Warning: This documentation is for scikits.learn version 0.7.1. — Latest stable version

Contents

6.13.1. scikits.learn.grid_search.GridSearchCV

class scikits.learn.grid_search.GridSearchCV(estimator, param_grid, loss_func=None, score_func=None, fit_params={}, n_jobs=1, iid=True, refit=True, cv=None)

Grid search on the parameters of a classifier

Important members are fit, predict.

GridSearchCV implements a “fit” method and a “predict” method like any classifier except that the parameters of the classifier used to predict is optimized by cross-validation

Parameters :

estimator: object type that implements the “fit” and “predict” methods :

A object of that type is instanciated for each grid point

param_grid: dict :

a dictionary of parameters that are used the generate the grid

loss_func: callable, optional :

function that takes 2 arguments and compares them in order to evaluate the performance of prediciton (small is good) if None is passed, the score of the estimator is maximized

score_func: callable, optional :

function that takes 2 arguments and compares them in order to evaluate the performance of prediciton (big is good) if None is passed, the score of the estimator is maximized

fit_params : dict, optional

parameters to pass to the fit method

n_jobs: int, optional :

number of jobs to run in parallel (default 1)

iid: boolean, optional :

If True, the data is assumed to be identically distributed across the folds, and the loss minimized is the total loss per sample, and not the mean loss across the folds.

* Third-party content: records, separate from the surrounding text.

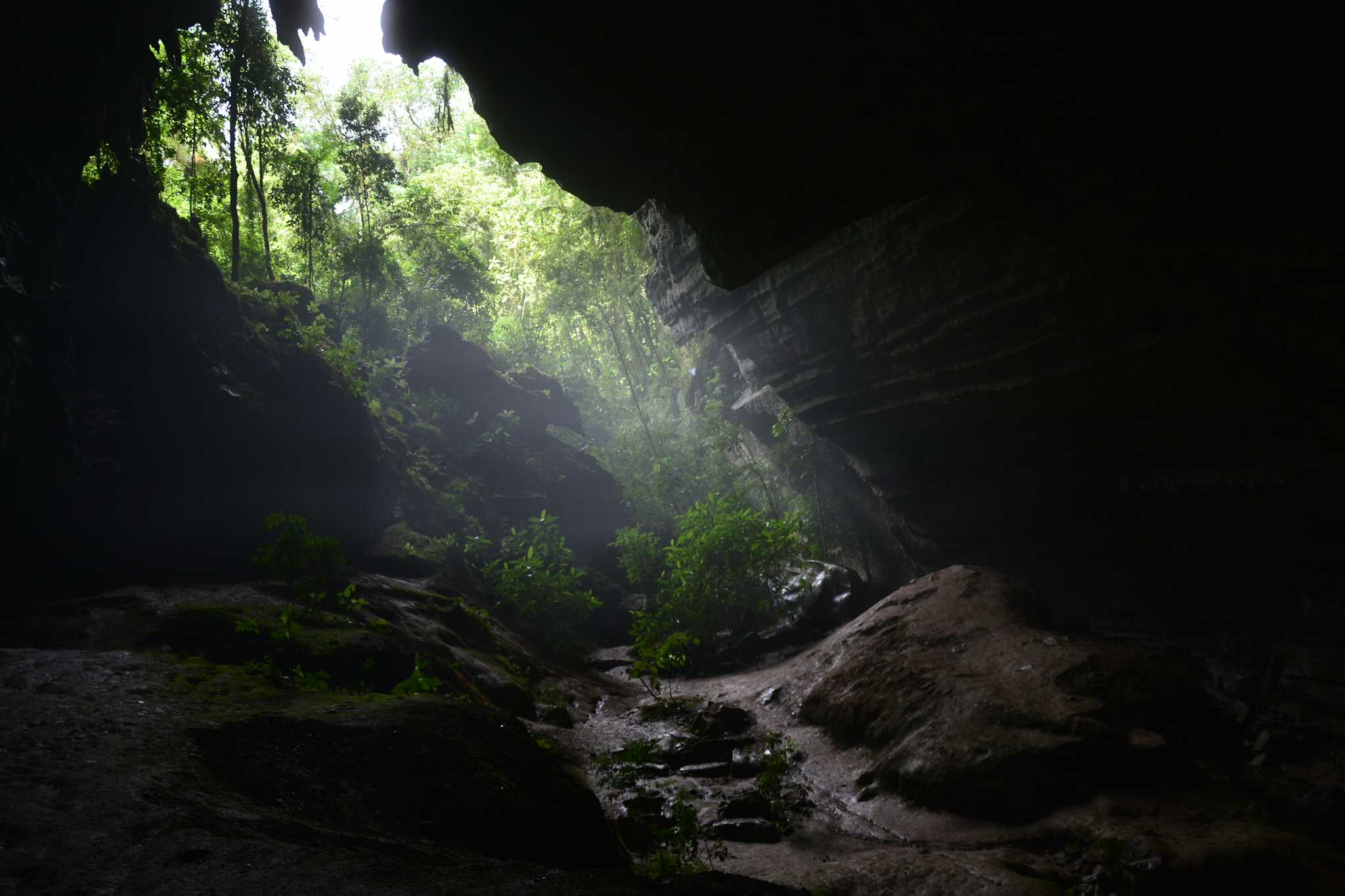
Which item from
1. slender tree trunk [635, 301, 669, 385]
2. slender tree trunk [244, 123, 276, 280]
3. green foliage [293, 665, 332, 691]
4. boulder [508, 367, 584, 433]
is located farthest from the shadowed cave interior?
slender tree trunk [635, 301, 669, 385]

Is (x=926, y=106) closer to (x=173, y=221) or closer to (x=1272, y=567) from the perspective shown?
(x=1272, y=567)

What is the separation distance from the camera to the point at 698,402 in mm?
24797

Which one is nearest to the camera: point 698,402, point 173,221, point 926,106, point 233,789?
point 233,789

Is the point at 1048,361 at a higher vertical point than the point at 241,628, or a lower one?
higher

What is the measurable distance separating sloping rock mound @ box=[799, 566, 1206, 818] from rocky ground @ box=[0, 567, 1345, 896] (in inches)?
0.9

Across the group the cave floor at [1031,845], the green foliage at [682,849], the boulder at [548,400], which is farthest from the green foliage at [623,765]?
the boulder at [548,400]

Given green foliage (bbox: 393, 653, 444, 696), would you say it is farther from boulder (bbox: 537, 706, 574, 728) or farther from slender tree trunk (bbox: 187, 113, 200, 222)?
slender tree trunk (bbox: 187, 113, 200, 222)

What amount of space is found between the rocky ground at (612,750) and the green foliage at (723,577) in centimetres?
339

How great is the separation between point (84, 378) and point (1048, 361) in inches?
512

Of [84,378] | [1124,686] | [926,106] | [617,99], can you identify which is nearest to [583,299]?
[84,378]

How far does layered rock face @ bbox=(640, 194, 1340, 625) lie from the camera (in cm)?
793

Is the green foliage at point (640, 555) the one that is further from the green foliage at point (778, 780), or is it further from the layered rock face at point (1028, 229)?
the green foliage at point (778, 780)

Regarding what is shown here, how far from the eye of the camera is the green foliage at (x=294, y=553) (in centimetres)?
802

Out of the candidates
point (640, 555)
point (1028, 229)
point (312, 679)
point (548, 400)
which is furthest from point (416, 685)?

cv : crossvalidation generator

see scikits.learn.cross_val module

refit: boolean :

refit the best estimator with the entire dataset

Notes

The parameters selected are those that maximize the score of the left out data, unless an explicit score_func is passed in which case it is used instead. If a loss function loss_func is passed, it overrides the score functions and is minimized.

Examples

>>> from scikits.learn import svm, grid_search, datasets
>>> iris = datasets.load_iris()
>>> parameters = {'kernel':('linear', 'rbf'), 'C':[1, 10]}
>>> svr = svm.SVR()
>>> clf = grid_search.GridSearchCV(svr, parameters)
>>> clf.fit(iris.data, iris.target) 
GridSearchCV(n_jobs=1, fit_params={}, loss_func=None, refit=True, cv=None,
       iid=True,
       estimator=SVR(kernel='rbf', C=1.0, probability=False, ...
       ...

Methods

fit(X[, y]) Run fit with all sets of parameters
score(X[, y])
__init__(estimator, param_grid, loss_func=None, score_func=None, fit_params={}, n_jobs=1, iid=True, refit=True, cv=None)
fit(X, y=None, **params)

Run fit with all sets of parameters

Returns the best classifier

Parameters :

X: array, [n_samples, n_features] :

Training vector, where n_samples in the number of samples and n_features is the number of features.

y: array, [n_samples] or None :

Target vector relative to X, None for unsupervised problems